Et qui arrêtent-ils toujours à l’aéroport ? Seulement moi. Aujourd’hui, j’ai résolu le problème: je paie pour ne pas ressentir l’inconfort. Je ne monte plus dans le bus ni dans le métro, j’engage un chauffeur où que je sois dans le monde et si je dois prendre l’avion, je voyage en première classe. On me dit que j’exige, en réalité je me protège.

Ce que nous, les Noirs, subissons, c’est un racisme fait de micro-violences quotidiennes.

Vous le vivez tous les jours, et à la fin vous arrêtez même d’y prêter attention pour survivre. Mais cela ne signifie pas qu’il n’existe pas.

“La mode c’est l’image, mais mon avenir est au Japon”

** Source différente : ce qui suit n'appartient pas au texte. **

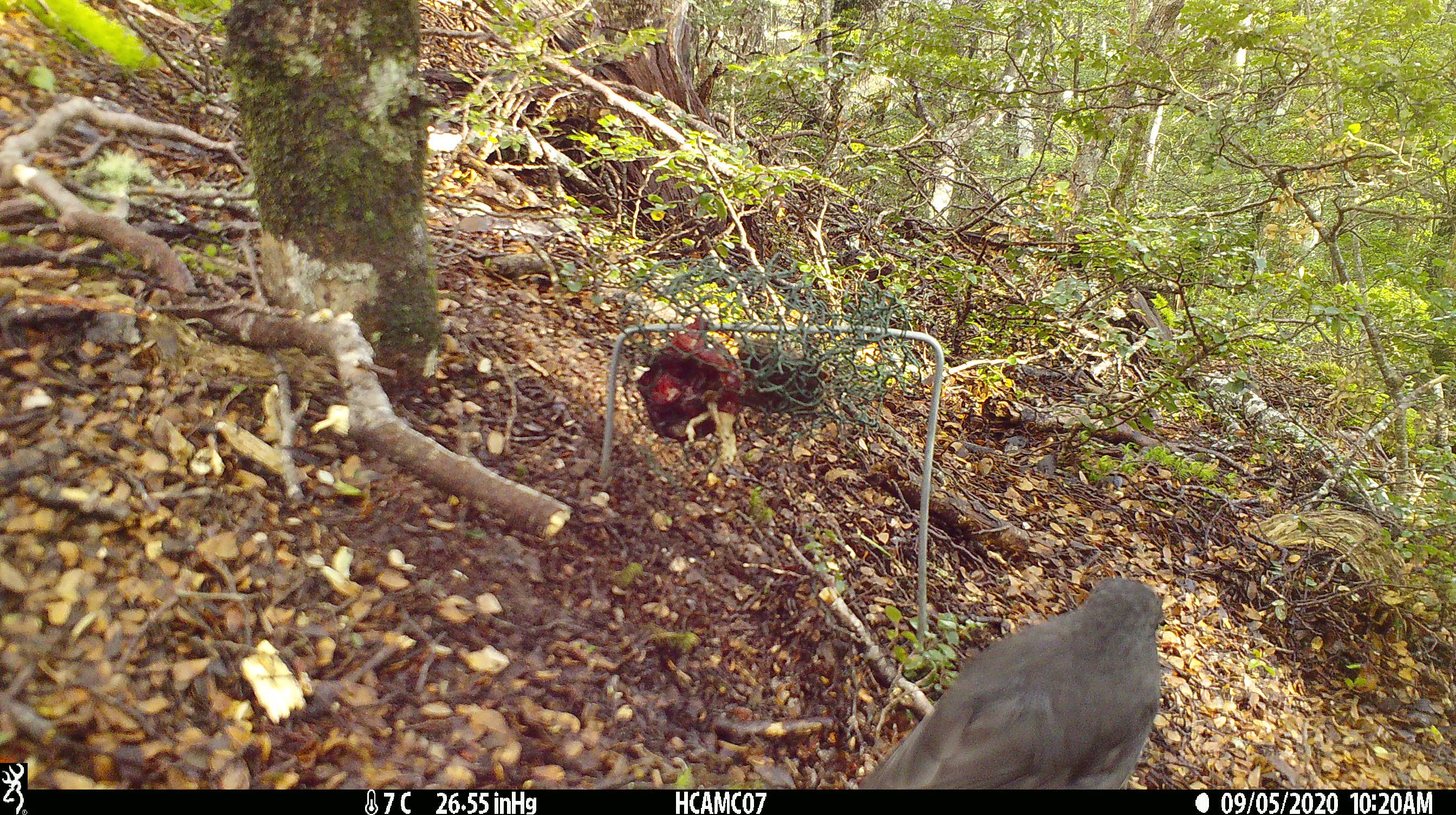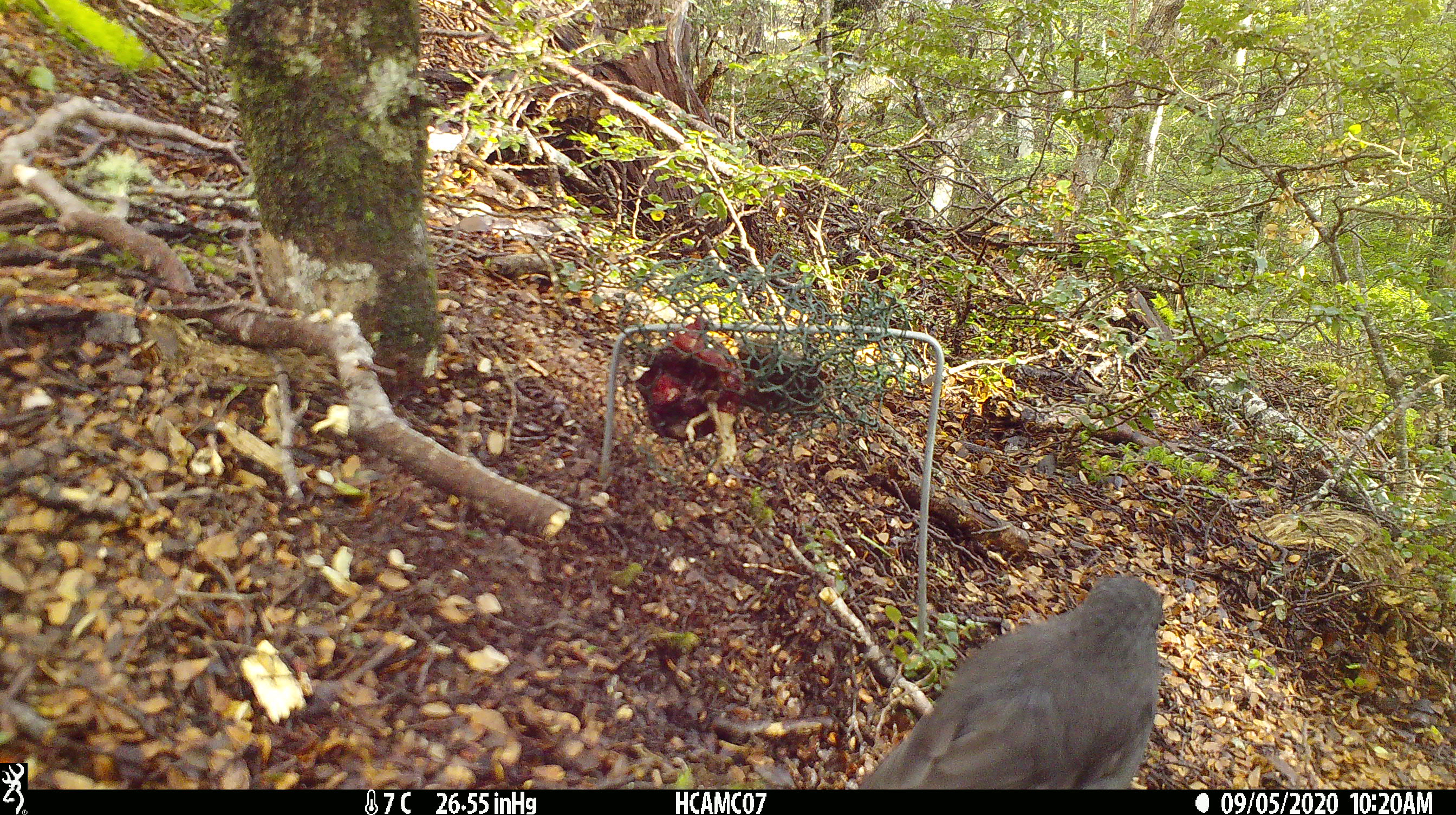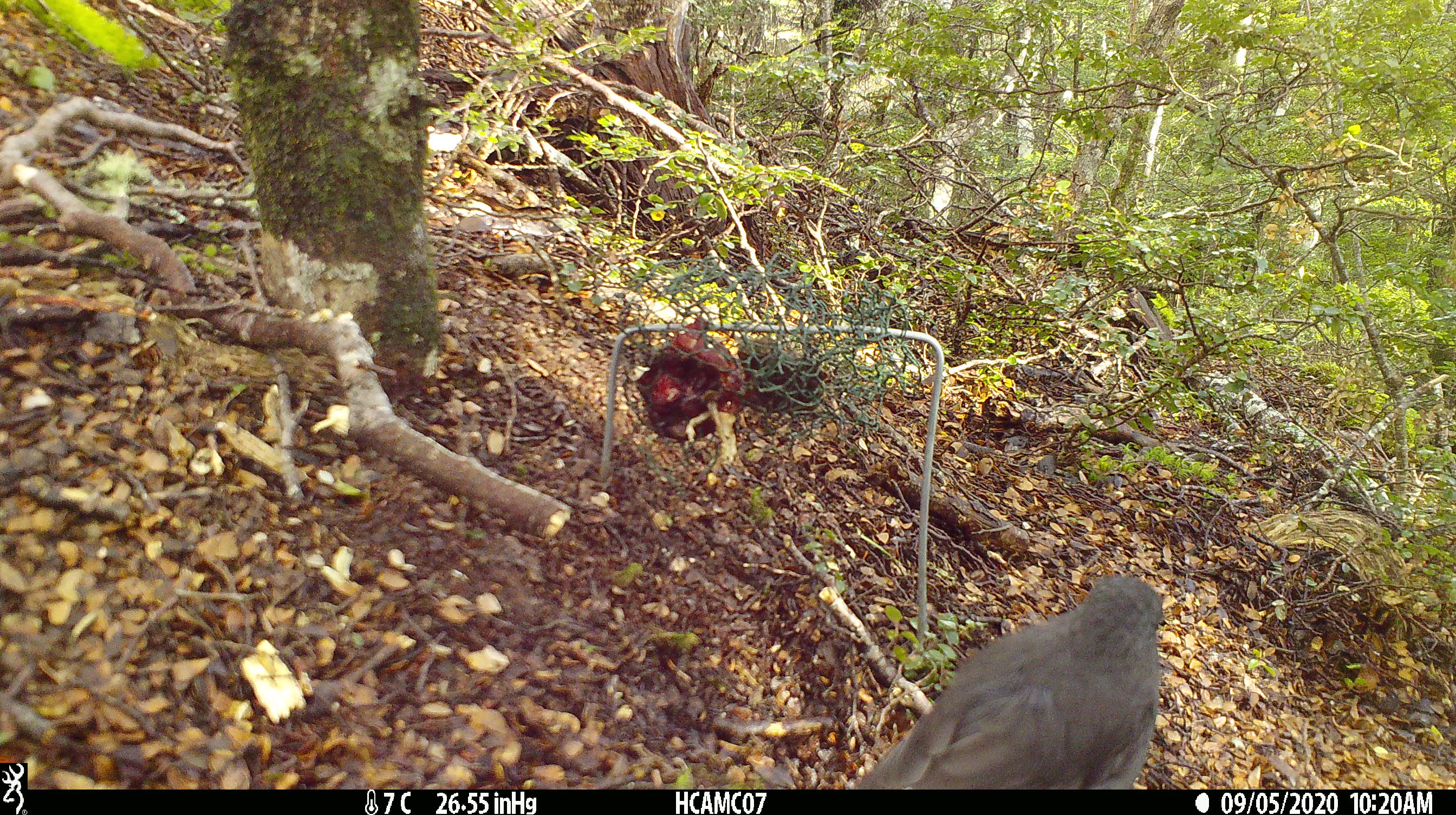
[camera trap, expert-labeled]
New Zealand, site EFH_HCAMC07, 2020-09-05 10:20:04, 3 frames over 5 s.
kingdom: Animalia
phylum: Chordata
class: Aves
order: Passeriformes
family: Petroicidae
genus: Petroica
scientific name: Petroica australis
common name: new zealand robin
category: robin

Est-ce pour cela que vos textes sont toujours aussi durs ?
Mon âme est lourde. J’ai probablement eu besoin de beaucoup de douleur pour évoluer. Dans le premier album j’ai sorti ma colère, j’étais abîmé, déçu, triste. Maintenant ma musique est une bénédiction. Je veux faire quelque chose avec.

Elle est également peintre. Il expose à Paris et à New York et ses peintures se retrouvent également à Times Square sur un méga écran. Et elle est aussi mannequin. Qu’est-ce que la mode pour elle ?

Il définit qui vous êtes de l’extérieur. Nous jugeons tous sur la base de la façon dont il se présente à nous. La mode fait aussi partie de la culture pop. Un univers dont j’ai envie de faire partie Mes parents ont beaucoup souffert, mais ils m’ont toujours fait croire à la beauté de l’homme, ils m’ont toujours poussé à croire aux rêves.

J’ai toujours su que j’allais y arriver. L’ambition ne change jamais. Vous pouvez partir à la hâte ou mûrir lentement, mais ce rêve est toujours là pour vous rappeler qui vous êtes et pour avoir la foi. Je ne sauverai pas les humains comme mes parents, mais je peux inspirer les gens.

Quel est votre rêve à long terme ?

Au fond de moi, j’aimerais vivre en silence dans une ferme au Japon, à Hokkaido. Et peut-être trouver l’amour à cinquante ans, quand je serai enfin en paix avec moi-même. Je veux avant tout faire grandir la beauté autour de moi.